Monday, Sep. 28, 1959
Trail of the Lunik
Russian spacemen crowed last week, and they had plenty to crow about. They had hit the moon, and U.S. scientists were not inclined to minimize their achievement. Furthermore, the Russians declared that they had been able to guide their missile in midflight, correcting its course to make sure it hit its target.
Turn in Space. The Russians issued no explanation of how this was done. Easiest way is to turn the final-stage rocket in a desired direction by gyros or gas jets and then burn additional fuel to speed it up, slow it down or move it sideways. The necessary orders can be given by radio from the ground or by the rocket's own inertial guidance system. If the orders came from the ground, the problem was to get an accurate track of the rocket's course. The cloud of glowing sodium that the rocket released may have been used to reveal its position, allowing the scientists to get a visual fix and to radio the proper corrective maneuvers to the rocket.
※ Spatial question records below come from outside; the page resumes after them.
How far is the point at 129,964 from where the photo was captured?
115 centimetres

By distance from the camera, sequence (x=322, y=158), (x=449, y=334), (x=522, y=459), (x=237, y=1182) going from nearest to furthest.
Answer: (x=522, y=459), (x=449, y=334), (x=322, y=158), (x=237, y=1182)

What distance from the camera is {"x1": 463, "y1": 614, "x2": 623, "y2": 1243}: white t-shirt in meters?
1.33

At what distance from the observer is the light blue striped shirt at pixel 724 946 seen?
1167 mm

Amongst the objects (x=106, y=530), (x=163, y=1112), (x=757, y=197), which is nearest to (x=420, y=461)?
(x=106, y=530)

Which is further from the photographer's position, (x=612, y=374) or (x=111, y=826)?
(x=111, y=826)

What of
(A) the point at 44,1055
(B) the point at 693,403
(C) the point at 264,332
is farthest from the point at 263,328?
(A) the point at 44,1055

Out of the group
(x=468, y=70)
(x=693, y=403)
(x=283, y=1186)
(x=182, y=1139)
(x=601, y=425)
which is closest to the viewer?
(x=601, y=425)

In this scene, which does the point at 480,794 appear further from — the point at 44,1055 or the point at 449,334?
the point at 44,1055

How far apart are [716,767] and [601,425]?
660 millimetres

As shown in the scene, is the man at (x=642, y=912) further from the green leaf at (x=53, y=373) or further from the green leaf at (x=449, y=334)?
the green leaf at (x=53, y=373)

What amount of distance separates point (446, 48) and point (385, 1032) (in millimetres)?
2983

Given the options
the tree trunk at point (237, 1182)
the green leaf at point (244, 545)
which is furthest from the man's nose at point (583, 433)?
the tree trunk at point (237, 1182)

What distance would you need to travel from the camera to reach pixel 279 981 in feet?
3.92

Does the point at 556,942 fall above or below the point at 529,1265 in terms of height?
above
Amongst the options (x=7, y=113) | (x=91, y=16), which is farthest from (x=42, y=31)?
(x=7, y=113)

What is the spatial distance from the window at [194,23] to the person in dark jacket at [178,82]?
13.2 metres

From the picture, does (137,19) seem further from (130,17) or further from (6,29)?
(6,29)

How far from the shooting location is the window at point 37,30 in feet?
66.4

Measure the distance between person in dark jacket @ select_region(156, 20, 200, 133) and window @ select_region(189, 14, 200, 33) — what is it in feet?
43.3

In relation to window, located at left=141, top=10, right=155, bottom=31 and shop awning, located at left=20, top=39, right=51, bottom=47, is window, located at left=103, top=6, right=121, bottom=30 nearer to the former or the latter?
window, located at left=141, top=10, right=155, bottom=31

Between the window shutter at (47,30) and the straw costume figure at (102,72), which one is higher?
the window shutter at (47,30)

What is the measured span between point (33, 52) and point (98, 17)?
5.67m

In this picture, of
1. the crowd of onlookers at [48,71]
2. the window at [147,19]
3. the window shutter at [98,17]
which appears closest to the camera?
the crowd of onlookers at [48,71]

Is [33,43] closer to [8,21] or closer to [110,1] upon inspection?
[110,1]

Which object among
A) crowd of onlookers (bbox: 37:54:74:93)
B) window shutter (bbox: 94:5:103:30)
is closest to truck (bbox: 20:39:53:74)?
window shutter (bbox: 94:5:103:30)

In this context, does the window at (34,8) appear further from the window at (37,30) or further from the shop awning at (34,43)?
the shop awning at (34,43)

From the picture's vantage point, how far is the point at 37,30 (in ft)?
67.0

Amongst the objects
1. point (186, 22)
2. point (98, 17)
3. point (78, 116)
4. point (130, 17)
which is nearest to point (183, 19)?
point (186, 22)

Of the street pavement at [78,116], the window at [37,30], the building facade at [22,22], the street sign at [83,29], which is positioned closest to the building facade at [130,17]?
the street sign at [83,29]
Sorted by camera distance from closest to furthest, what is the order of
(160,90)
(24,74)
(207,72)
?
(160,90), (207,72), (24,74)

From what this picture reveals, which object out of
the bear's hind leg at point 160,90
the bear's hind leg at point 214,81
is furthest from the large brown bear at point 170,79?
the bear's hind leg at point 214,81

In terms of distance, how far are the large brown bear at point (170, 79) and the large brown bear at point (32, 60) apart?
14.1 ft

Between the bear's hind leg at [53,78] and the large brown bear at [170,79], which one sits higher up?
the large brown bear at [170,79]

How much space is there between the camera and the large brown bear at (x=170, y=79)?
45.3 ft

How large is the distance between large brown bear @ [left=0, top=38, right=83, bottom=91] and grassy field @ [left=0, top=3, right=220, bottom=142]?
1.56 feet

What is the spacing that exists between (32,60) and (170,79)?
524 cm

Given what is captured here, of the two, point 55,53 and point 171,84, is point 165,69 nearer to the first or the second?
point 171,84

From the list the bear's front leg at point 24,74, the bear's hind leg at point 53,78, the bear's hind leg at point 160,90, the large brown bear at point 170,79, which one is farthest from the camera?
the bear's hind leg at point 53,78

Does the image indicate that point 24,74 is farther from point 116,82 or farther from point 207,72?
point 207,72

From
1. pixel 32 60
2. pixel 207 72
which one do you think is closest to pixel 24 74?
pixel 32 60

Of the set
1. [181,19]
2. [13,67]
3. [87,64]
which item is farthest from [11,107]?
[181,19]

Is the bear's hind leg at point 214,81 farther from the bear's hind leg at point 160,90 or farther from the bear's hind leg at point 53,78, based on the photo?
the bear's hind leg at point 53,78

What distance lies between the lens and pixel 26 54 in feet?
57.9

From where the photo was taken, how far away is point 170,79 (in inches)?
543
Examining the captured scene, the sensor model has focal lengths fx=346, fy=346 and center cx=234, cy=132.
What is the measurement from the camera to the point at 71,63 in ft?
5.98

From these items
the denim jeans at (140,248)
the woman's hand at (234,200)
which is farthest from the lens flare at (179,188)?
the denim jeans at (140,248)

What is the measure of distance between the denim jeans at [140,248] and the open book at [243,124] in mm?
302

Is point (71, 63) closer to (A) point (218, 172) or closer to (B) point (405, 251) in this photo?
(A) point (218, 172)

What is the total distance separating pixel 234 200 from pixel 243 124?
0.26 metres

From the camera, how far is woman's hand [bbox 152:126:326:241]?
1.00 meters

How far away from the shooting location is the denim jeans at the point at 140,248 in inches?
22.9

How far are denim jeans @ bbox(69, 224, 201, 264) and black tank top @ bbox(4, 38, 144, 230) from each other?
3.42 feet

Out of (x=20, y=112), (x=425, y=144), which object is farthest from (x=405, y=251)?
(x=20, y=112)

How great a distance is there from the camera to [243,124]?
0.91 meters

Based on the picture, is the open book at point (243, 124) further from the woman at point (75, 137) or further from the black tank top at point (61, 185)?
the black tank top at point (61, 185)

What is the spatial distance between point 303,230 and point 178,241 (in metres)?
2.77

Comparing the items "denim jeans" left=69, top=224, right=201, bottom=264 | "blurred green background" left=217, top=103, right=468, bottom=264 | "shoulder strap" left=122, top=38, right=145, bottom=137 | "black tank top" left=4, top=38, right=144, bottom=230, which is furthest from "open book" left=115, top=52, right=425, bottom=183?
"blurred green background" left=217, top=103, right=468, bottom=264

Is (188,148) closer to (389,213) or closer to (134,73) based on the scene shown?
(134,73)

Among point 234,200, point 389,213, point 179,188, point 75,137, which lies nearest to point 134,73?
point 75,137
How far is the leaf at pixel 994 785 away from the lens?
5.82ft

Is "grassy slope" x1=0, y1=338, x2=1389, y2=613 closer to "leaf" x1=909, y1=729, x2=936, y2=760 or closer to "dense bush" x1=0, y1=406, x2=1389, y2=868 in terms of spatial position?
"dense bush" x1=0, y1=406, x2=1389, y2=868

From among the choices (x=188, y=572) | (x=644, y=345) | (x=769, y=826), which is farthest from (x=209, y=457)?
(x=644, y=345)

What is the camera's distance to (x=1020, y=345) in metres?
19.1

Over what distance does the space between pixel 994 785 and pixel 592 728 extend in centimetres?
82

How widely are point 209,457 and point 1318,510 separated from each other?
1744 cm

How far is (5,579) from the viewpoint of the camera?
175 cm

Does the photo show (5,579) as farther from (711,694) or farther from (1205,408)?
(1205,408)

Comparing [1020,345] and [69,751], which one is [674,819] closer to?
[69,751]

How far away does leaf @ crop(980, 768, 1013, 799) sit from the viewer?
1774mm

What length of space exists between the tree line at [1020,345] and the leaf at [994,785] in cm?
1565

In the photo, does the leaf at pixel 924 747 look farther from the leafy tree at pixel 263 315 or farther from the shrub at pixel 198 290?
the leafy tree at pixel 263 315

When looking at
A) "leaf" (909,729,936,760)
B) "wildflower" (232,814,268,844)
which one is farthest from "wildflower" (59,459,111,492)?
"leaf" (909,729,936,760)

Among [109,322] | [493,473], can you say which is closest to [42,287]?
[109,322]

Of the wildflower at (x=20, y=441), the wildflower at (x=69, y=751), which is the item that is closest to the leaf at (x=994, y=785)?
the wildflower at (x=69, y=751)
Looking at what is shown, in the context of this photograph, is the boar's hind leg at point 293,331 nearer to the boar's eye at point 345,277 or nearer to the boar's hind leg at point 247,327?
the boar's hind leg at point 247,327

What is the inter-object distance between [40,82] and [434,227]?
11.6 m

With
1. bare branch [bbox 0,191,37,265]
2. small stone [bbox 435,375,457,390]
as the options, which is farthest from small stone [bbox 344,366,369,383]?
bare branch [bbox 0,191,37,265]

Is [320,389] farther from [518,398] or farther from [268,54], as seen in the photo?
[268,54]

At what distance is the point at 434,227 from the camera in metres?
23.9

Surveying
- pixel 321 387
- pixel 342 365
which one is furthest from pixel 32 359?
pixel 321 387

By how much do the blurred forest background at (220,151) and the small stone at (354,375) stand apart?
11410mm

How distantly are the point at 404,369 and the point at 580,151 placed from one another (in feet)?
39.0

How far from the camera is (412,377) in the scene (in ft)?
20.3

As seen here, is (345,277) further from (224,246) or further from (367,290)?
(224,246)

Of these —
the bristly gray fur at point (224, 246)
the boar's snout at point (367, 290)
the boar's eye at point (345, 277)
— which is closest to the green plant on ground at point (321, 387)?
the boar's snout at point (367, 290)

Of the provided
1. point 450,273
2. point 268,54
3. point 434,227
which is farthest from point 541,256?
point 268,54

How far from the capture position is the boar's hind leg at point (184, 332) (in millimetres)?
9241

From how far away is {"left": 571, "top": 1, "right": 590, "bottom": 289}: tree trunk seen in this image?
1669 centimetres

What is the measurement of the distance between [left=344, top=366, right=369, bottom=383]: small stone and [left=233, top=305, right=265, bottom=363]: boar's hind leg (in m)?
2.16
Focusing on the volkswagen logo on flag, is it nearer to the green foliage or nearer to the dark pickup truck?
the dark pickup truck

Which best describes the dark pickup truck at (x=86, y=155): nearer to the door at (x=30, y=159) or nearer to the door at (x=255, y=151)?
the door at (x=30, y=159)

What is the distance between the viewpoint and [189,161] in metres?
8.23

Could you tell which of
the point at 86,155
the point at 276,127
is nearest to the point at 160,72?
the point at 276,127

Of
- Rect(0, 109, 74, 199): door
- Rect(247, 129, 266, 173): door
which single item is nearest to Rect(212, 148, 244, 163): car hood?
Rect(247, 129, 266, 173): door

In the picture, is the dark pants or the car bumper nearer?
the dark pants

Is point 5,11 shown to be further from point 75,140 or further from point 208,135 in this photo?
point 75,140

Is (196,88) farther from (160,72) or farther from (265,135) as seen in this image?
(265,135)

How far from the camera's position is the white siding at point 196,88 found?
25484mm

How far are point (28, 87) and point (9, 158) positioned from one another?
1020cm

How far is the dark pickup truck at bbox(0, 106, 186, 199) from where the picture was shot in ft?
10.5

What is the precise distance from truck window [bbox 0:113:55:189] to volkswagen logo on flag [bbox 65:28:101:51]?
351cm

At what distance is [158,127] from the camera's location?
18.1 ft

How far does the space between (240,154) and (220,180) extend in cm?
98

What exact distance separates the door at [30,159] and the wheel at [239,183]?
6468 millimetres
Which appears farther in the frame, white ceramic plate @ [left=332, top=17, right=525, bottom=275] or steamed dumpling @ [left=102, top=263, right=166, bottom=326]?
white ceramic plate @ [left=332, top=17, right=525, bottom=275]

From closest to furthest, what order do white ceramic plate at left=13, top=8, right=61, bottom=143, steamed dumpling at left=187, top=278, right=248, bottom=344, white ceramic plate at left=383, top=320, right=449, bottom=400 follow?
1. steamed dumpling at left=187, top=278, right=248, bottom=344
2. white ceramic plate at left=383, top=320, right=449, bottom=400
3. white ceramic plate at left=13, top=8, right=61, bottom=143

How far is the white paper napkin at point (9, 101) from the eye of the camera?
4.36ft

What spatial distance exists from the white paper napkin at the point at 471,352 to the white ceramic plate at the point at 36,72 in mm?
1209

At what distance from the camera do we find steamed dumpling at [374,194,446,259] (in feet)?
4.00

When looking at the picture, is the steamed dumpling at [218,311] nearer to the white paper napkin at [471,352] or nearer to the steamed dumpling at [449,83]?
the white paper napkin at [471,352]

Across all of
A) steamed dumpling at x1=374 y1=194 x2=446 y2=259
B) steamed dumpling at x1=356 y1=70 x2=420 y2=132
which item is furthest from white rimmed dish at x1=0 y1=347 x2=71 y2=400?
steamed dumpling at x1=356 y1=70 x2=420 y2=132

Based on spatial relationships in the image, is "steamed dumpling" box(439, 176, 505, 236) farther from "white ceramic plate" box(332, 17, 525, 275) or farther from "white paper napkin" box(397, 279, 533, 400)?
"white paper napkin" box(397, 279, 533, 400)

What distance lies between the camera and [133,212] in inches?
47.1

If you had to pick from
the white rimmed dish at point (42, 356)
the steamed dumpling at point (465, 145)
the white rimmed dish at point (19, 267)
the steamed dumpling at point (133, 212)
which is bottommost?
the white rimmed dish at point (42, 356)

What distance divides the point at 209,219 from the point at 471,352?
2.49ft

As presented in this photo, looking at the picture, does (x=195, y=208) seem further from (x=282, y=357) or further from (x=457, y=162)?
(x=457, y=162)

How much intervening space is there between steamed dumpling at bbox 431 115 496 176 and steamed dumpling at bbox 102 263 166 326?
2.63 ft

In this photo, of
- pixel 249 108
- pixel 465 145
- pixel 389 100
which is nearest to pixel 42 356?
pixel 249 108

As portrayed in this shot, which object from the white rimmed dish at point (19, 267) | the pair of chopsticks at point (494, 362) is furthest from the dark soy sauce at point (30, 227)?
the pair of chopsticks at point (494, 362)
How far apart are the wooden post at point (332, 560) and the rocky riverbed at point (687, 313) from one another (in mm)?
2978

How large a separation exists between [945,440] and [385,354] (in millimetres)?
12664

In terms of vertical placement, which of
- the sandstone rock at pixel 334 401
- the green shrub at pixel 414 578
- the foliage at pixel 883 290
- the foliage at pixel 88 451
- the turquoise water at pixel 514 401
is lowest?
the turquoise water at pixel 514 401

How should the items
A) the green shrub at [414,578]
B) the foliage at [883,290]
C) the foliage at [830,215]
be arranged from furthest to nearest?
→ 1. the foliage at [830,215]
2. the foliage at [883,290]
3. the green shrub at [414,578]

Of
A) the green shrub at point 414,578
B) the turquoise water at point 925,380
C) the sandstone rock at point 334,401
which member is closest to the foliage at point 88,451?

U.S. scientists know how to build such a guidance system, but they are frustrated. U.S. first-stage rockets do not have the power to launch toward the moon an object big enough to carry guidance apparatus. So the aim of U.S. moon probers has to be right from the start--like firing a rifle bullet from a moving platform at a distant and moving target. This is much harder than the Russian system, which is more like navigating a ship into harbor.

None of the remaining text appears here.